The share market, also known as the stock market, is a platform where investors buy and sell shares (or stocks) of publicly traded companies. It plays a vital role in the economy by allowing companies to raise capital (money) for growth and expansion, and providing investors an opportunity to profit from these investments.
Share Market: Definition, Types and How to Invest |
How does the share market or stock market work?
Apps like Groww, Upstox, and Zerodha help people invest in the stock market easily through their phones or computers. Here’s what they do:
1. Buying and Selling Stocks: You can use these apps to buy and sell shares of companies, like how you might buy and sell items online.
2. Investing in Mutual Funds: These apps also let you invest in mutual funds, which are a group of stocks managed by experts.
3. Easy to Use: You don’t need to go to a broker or a physical office. You can do everything from your phone, like checking your portfolio, tracking the market, and making investments.
4. Low Fees: These apps usually charge lower fees compared to traditional brokers, which means you save money on each trade.
5. Account Setup: You can open an account to hold your stocks (called a Demat account) and another account to actually trade (called a trading account).
6. Research and Tips: Many of these apps give you stock recommendations, market news, and tips to help you make smart investment decisions.
In short, Groww, Upstox, Zerodha, and similar apps make it easier, cheaper, and safer for anyone to invest in the stock market from their phone.
Types of Share market
Primary share market
It is here that companies first register themselves – by furnishing details about itself and stocks that it wants to issue - and follow it up by issuing shares with the objective to raise capital – a process referred to as 'listing'. Should a company issue shares for the very first time, they would have to do it through a process called Initial Public Offering (IPO). Simply said, IPO is the process through which a company goes public.
Secondary share market
Once the company is listed and its stocks issued, the subsequent trading happens over the secondary market. This is the marketplace for investors (buyers and sellers) to come together, transact (at a price that has been agreed upon already), and in the process, make a buck for themselves. Once shares are sold, investors can exit the secondary market.
Equity market
Here, stocks are traded with the buyers quoting what is known as a bid price and the order is transacted, usually by a broker, at a negotiated price (ask price) quoted by the sellers in the market. The buyer pays up the entire sum of the stocks, a calculation arrived at by considering the total number of stocks multiplied by the ongoing share price. On payment of the amount (including brokerage fees and transaction charges), the stocks are deposited to the buyer’s account.
Derivative market
Here, trading is executed primarily through two instruments – the Future contract and Option contract. In both the cases, stocks are purchased and sold in a big lot. Should you want to trade in the derivative market, you’d have to use either instrument. While a Future contract warrants completion of transaction at a fixed rate and more importantly, within a specified period of time, an Option contract gives you the liberty to ignore the financial arrangement.

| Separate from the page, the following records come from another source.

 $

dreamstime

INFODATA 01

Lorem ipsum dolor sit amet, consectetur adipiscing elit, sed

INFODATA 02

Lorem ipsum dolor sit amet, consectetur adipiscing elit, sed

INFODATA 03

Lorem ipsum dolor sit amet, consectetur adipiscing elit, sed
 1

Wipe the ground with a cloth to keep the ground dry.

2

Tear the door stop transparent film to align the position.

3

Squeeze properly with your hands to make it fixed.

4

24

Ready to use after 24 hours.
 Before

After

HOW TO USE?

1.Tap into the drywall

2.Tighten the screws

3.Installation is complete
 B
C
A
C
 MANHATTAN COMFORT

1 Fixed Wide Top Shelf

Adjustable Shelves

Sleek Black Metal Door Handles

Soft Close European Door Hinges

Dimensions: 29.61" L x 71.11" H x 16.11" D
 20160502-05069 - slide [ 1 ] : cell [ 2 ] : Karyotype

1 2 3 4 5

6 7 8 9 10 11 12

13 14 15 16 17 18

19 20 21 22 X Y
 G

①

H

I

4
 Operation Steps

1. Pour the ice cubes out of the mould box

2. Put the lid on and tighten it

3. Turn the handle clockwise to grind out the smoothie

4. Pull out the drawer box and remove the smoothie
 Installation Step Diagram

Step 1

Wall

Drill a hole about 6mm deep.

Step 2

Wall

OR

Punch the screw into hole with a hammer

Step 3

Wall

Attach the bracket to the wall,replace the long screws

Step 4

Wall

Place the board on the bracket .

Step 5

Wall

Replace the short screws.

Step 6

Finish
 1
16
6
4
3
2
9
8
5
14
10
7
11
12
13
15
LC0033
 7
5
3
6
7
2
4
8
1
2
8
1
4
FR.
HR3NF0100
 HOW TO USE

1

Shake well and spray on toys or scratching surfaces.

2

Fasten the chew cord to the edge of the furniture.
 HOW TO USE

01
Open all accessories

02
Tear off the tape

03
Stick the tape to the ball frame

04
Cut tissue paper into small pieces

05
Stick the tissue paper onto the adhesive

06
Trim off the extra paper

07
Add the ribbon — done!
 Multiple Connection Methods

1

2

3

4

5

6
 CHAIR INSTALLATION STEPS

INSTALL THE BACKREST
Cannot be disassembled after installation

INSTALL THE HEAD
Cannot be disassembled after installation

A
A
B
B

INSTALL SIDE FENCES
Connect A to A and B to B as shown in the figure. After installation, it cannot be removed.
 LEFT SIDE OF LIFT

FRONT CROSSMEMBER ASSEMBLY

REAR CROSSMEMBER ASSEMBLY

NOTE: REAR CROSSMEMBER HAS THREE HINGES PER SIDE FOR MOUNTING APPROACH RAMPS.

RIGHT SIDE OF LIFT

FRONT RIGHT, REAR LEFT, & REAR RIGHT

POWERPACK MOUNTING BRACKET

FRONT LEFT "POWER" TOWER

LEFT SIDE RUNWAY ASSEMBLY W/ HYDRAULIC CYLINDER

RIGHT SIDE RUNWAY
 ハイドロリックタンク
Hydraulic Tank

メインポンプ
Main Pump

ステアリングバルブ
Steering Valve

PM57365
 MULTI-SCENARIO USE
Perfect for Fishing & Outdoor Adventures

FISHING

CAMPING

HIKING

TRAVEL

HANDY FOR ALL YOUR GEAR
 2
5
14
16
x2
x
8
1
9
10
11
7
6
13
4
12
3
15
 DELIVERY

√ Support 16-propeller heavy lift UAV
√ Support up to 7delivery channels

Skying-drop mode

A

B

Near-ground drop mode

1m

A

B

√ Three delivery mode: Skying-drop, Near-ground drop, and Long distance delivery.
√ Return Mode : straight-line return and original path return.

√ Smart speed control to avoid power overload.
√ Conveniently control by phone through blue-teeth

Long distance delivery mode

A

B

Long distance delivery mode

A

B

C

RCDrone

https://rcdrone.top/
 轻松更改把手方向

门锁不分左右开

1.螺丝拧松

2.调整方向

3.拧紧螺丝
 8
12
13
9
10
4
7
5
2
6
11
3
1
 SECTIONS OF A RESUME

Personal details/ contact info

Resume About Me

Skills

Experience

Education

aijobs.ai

Why You Should Take an Interest in Investment in the Share Market
1. The Stock Market: A Wealth-Building Opportunity
The stock market can seem doubting at first, with its ups and downs, but it’s one of the most powerful tools available for growing your wealth over time. Historically, investing in stocks has outperformed other asset classes, such as bonds or savings accounts, especially when held over the long term. While short-term fluctuations might scare some, the stock market tends to show steady growth over the long period.
2. You Don’t Need to Be an Expert
A common misunderstanding is that you need to be a financial expert to invest in the stock market, but that’s far from true. With the wealth of information available online today, anyone can learn the basics of investing. Whether you’re starting with small amounts or looking to make more substantial investments, there are resources and tools that can help you navigate the market confidently.
3. Compounding: The Magic of Long-Term Investing
One of the most powerful concepts in investing is compounding — essentially, earning returns on your returns. When you invest in the stock market and reinvest any dividends or profits, your money starts to work for you in ways you might not immediately notice.
4. Staying Informed
While investing doesn’t require you to be an expert, staying informed is crucial. Following financial news, reading books or articles about investing, and listening to podcasts or webinars can help you build a stronger understanding of the stock market and improve your decision-making.
5. Investing is a Long-Term Game
One of the biggest mistakes new investors make is trying to time the market or chasing short-term gains. The stock market can be volatile, and investor wants to make quick profits by jumping in and out of trades, it’s usually a losing strategy. Successful investors understand that investing is a marathon, not a sprint. They stay patient, and focus on long-term growth.